When I was in Grade 7, I went to my very first rock concert in my life. Green Day. It was at the Hershey Centre in Mississauga. I dont know how I convinced my mom to let me go. It was the first time I ever smelled marijuana. It was the first time I ever heard music that loud. It was awesome! I formed a band of my own shortly after that.

And for a while that was it for me. All funk. Tower of Power. James Brown. Rage Against the Machine. He grins ironically. Yeah, man!

Then he went to Claude Watson School for the Arts and it opened my eyes to show business as something you could do for life, something you could work hard at but still enjoy.

And it helped keep his head on straight during the Degrassi years, when co-star Drake, then known as Aubrey Drake Graham, became one of his best friends. Those were years full of media attention, screaming fans, Gemini Awards and, er, other benefits.

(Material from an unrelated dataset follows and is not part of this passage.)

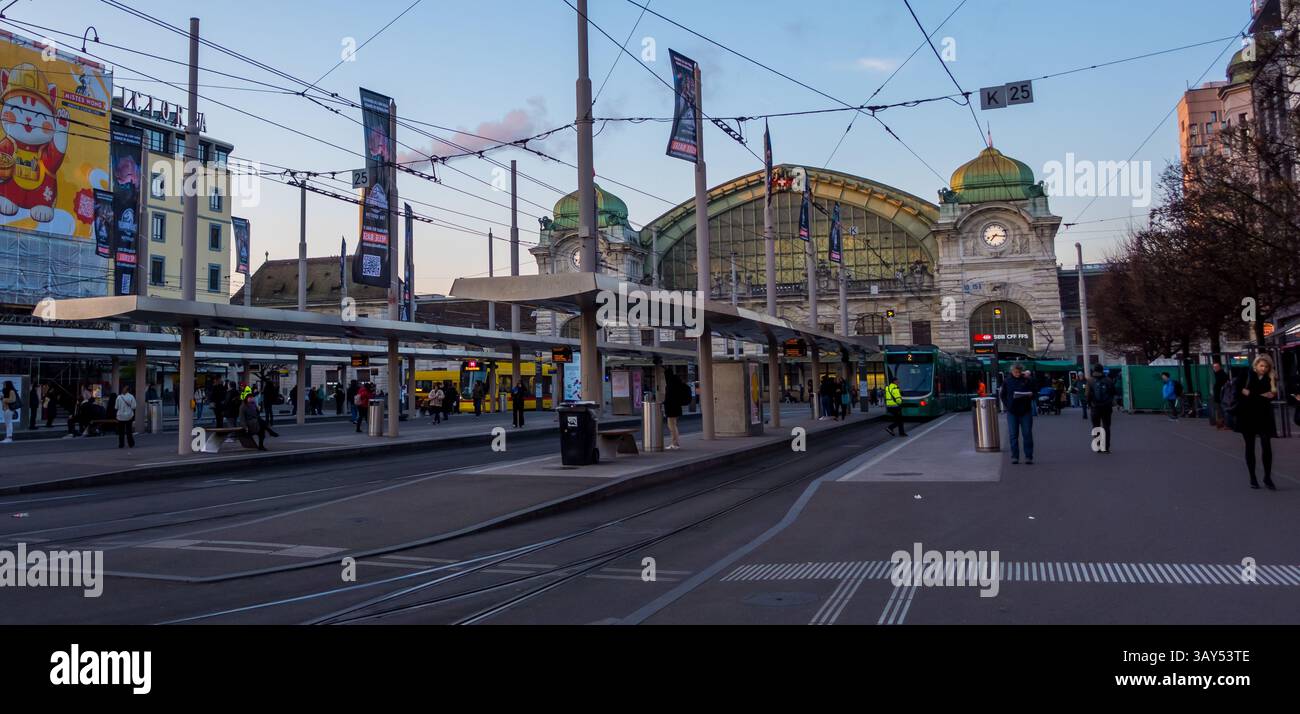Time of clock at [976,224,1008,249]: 7:15
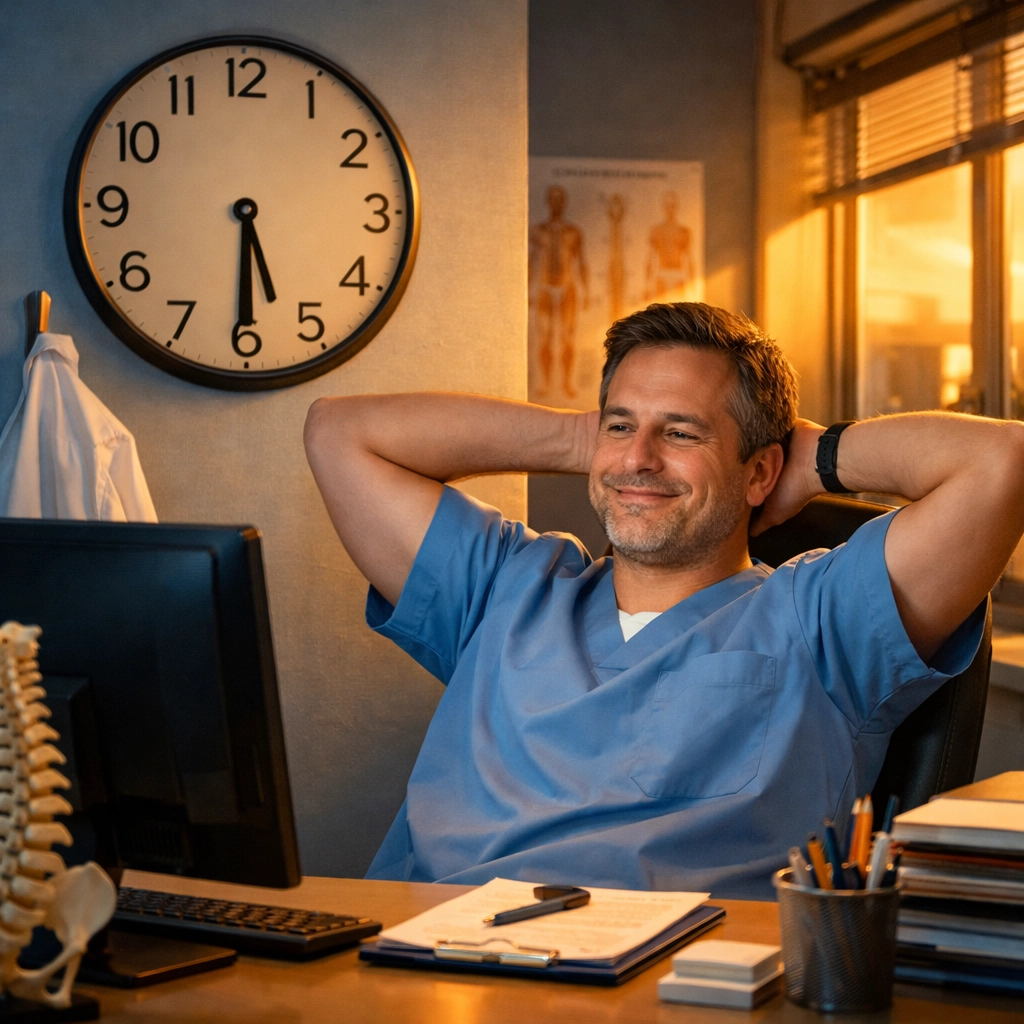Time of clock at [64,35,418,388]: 5:30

It allowed me to go out with girls I shouldnt have gone out with. Look, when youre an awkward teenager and suddenly girls way out of your league are going after you, sure, youre gonna take advantage of it. He pauses, remembering those days. Even if they wound up taking advantage of you instead.

It was kind of a shock to the system for Epstein to leave that world of TV adulation and plunge into the no-frills theatre studies of the National Theatre School, but he made that choice, leaving Degrassi to do it.

Man, I had to struggle that first year. It was like boot camp for theatre, breaking you down, making you start from scratch. Everything I had done up to that point, the musicals, the TV, they were all looked down upon.

You think about him sitting there alone during those cold Montreal nights, feeling battered and lost, having turned his back on certain stardom and you start to see where some of that emptiness he channels so well in American Idiot came from.

But you never keep an Epstein down for long.

They kept pushing me to be versatile and so I wrote a show called A Minor Celebrity about the whole Degrassi business. One of the best things Ive ever done.

That and a lot of contrasting acting roles at NTS made him leave in a positive frame of mind, but when he auditioned for the first job he ever really wanted, in the national tour of Spring Awakening, he was told he was too tall.

He laughs about it now, but back then, I got drunk, went home and wrote a song called Apparently Im Too Tall!

They changed their mind a few months later and he found himself out on the road, wallowing in teen angst and loving it. But then that ended, he came home to some smaller theatre jobs and finally decided to head off to Los Angeles to make it in the big time.

I was in a lot of trouble. The first time in my life that nothing worked for me. Theres a reality that hits you in L.A. about how little you really mean as a person. Youre just a commodity.

Thats not how I grew up. Thats not what my parents and my teachers taught me to think about myself and I just couldnt stand it. At all the auditions I went to, no one even looked up from their scripts. I wanted to shout out Look at me, Im here! but you dont do that down there.

Epstein is visibly upset, the ever-present charm vanished. It built up and I had a lot of rage with nowhere to put it. Then I started rehearsals for American Idiot and Michael (director Michael Mayer) said Theres a lot of rage in this piece, but I want you to celebrate it.

He looks up, the clouds passed, the smile returned.

And so I celebrate the rage. And I celebrate all the rest of my life as well.

FIVE FAVE MUSICAL INFLUENCES OF JAKE EPSTEIN

RED HOT CHILI PEPPERS They were the band we all worshipped as kids. They made rock music so fun.

HAWKSLEY WORKMAN My favourite Canadian singer-songwriter. The closest thing to melding rock music and theatre that I can think of.

GREEN DAY The first rock band I ever saw. You know what they say: you never forget your first.

PAUL MCCARTNEY Just because hes Paul McCartney. Whats not to love about him?

PAUL SIMON Because his work sparks peoples imaginations like no one else.